● Your instructions:
Change "shrub" to "bush" in everything from the line containing "Which is it" down to the last of the items, and give those lines again with nothing else altered.

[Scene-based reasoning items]
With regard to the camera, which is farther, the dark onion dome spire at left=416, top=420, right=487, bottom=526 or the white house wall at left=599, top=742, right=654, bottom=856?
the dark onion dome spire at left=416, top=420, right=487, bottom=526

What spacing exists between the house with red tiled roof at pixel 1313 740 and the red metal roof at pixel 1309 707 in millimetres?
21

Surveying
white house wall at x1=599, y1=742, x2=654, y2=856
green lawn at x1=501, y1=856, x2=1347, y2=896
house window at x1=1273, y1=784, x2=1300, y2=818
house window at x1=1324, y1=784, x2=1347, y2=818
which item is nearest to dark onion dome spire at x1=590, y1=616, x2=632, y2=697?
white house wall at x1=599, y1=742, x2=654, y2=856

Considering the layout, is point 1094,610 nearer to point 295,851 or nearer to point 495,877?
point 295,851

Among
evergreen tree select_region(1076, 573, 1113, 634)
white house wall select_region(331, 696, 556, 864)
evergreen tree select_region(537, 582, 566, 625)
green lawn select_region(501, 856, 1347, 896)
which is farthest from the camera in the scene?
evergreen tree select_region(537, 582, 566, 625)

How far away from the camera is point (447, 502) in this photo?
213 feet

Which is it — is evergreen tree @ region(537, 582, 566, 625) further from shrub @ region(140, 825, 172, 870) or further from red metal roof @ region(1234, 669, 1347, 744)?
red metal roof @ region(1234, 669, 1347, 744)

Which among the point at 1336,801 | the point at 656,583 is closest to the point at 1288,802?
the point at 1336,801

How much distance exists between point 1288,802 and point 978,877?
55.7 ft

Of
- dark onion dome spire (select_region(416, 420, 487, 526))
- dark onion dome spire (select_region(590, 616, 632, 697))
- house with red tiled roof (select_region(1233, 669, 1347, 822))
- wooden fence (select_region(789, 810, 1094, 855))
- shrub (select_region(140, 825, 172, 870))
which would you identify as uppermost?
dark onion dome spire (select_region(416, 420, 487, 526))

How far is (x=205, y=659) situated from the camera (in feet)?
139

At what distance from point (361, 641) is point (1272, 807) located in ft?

● Exercise solution:
Which is it — is evergreen tree @ region(537, 582, 566, 625) further from bush @ region(140, 825, 172, 870) or further from red metal roof @ region(1234, 669, 1347, 744)?
red metal roof @ region(1234, 669, 1347, 744)

Which among the point at 1336,801 | the point at 656,583 is closest to the point at 1288,802?
the point at 1336,801

How much distance exists between point 1288,802 and point 978,877?
55.7 ft

Of
- dark onion dome spire (select_region(416, 420, 487, 526))
- dark onion dome spire (select_region(590, 616, 632, 697))
- house with red tiled roof (select_region(1233, 669, 1347, 822))
- wooden fence (select_region(789, 810, 1094, 855))
- bush (select_region(140, 825, 172, 870))
which would you identify as uppermost?
dark onion dome spire (select_region(416, 420, 487, 526))

How far is (x=205, y=659) situated from the camera (in feet)?
139

At what distance from point (361, 641) is point (1272, 807) located in ft?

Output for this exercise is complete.